Hint: A line is drawn using two points. Use this concept in combination to solve the above question. Arrangement is represented by permutation and selection is represented by combination. You need to be very careful while deciding whether you should use permutation or combination.
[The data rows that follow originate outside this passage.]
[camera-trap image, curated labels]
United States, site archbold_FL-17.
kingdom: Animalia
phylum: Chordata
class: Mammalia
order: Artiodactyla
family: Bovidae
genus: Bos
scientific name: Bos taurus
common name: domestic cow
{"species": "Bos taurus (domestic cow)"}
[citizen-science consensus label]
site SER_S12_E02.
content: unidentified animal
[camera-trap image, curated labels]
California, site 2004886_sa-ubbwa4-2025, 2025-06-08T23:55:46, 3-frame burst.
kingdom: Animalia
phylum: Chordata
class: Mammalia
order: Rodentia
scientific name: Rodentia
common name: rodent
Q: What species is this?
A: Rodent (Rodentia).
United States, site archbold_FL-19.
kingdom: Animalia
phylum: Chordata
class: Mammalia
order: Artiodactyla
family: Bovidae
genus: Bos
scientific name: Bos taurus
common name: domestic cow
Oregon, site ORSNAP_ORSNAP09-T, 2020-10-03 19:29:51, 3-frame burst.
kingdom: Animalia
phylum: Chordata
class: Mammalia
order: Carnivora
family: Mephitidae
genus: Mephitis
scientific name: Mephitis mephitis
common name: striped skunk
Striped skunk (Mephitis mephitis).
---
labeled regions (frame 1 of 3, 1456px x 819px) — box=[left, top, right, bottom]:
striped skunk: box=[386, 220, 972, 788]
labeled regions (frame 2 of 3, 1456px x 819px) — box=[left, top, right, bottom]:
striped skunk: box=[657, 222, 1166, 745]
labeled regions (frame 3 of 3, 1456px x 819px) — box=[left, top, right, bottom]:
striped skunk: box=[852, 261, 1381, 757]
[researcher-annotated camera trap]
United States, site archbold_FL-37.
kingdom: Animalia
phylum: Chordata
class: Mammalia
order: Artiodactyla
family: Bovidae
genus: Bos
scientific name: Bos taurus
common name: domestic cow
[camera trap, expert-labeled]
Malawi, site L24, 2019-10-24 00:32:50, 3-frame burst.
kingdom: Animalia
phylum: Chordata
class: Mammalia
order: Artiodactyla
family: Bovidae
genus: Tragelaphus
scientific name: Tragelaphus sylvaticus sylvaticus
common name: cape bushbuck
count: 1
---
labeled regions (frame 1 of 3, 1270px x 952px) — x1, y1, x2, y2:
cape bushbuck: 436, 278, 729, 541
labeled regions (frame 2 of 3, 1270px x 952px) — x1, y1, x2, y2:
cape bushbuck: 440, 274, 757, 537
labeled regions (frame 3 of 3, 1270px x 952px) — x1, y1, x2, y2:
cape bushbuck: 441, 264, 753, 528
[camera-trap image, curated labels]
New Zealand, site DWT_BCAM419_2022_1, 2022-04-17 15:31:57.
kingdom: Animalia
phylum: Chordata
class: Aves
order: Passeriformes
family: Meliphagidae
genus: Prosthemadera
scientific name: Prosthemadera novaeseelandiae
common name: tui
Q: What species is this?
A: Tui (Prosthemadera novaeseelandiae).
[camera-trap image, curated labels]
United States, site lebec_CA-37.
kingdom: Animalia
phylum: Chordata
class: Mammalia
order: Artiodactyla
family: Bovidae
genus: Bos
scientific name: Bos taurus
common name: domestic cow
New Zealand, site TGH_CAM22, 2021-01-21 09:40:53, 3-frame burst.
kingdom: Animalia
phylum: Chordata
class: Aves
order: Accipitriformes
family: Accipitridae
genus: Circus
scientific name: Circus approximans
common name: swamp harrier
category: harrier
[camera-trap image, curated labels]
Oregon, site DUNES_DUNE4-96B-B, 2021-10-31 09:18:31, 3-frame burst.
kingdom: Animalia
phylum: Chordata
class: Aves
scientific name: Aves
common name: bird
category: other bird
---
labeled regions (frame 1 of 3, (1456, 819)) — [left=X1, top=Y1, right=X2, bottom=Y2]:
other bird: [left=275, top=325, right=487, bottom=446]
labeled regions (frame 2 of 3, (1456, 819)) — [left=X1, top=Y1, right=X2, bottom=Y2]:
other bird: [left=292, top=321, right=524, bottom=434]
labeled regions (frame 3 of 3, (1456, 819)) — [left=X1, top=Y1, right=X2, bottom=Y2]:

Complete step-by-step answer:
We know that a line can be drawn by joining any two points.
Therefore, two draw a line from the 6 given points, we need to select any 2 points.
Selection of $ r $ different objects from $ n $ different objects is given by $ {}^n{C_r} $
Where,
 $ \Rightarrow {}^n{C_r} = \dfrac{{n!}}{{r!(n - r)!}} $
Where, $ n $ is the total number of distinct available objects.
 $ r $ is the total number of distinct objects that we need to select
 $ \Rightarrow n! = n(n - 1)(n - 2).....3 \times 2 \times 1 $
Therefore, selection of 2 points out of 6 given points is given by
 $ \Rightarrow {}^6{C_2} = \dfrac{{6!}}{{2!(6 - 2)!}} $
 $ = \dfrac{{6 \times 5 \times 4!}}{{2 \times 1 \times 4!}} $ $ \left( {\because n! = n(n - 1)!} \right) $
Simplifying it, we get
 $ \Rightarrow {}^6{C_2} = 15 $
Therefore, we can draw 15 lines from the 6 points lying on a circle.
Therefore, from the above explanation, the correct answer is, option (B) 15

So, the correct answer is “Option B”.

Note: Selection and arrangement are two different things. In arrangement, sequence matters. But in selection, sequence does not matter.
For example, we can arrange A and B as AB or BA. But if we want to select A and B, then it does not matter if I select A first or B first. That means, I have two ways of arranging A and B but I have only one way of selecting A and B.